The scale of the work is challenging, Sagarra admits, with 700,000 farmers undergoing training so far. Farmers can be resistant to change. “If farmers lose a plant, they lose their income. This is why we’re investing in programmes of four to 10 years,” he says. “You have to reassure them that they’re not putting their livelihoods at risk. It takes time.”
As part of efforts to comply with the EUDR, JDE Peet’s works with verification and certification non-profit organisation Enveritas, which processes high-definition satellite imagery using artificial intelligence to differentiate between a forest and a coffee plot, many of which are under 10%-30% tree cover and could be mistakenly identified as deforested land, Sagarra says. The AI has been extensively trained, including for verification on the ground.

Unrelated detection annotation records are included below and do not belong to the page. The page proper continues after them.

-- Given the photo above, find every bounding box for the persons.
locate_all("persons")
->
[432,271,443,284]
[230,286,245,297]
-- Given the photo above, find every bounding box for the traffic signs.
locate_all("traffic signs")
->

In Vietnam, it found 161 plots out of 1.8 million that had been deforested since 2020. Because it was such a small number, the company decided it would be easier to remediate the deforestation than to exclude those farmers from its supply chain. It is now rolling out this approach across the world and, so far, has supply chains in five countries that have no risk of deforestation, according to the EUDR’s definition.
“This is how you address the problem in an inclusive way. We are solving the root cause of the problem and making sure all farmers can access the EU market by being deforestation-free,” he says.
Of course, all these interventions require investment. According to WCR, the sector needs extra investment of $452m a year to support farmers to adapt to climate change. Investment in coffee typically comprises around 1.8% of agricultural spend in producer countries, despite an output of around 4.8%. Currently, some 90% of investment is made by the public sector.
However, this trend could be changing. At ofi, van Asten says that two or three years ago, its customers were asking to buy coffee with a lower carbon footprint but at the same price. Following a lot of discussion, it has set up pilot schemes with some of them to test different decarbonisation methods, some of which are already being scaled up, he reports.
Sustainability is becoming increasingly important commercially, with even buyers and sellers of beans discussing it, he says. “It’s moving into the commercial discussions, which is extremely healthy and really quite exciting.
“Of course, there are costs, and this is part of the conversation we have with our customers.” But, ultimately, reducing carbon is a matter of business continuity, he adds. If the world fails to reach net-zero emissions by 2050, ofi predicts that as much as half of the global area where coffee is currently grown may no longer be suitable.
“We have to protect the coffee farmers, and we have to ensure that there is a planet on which to grow it,” he says.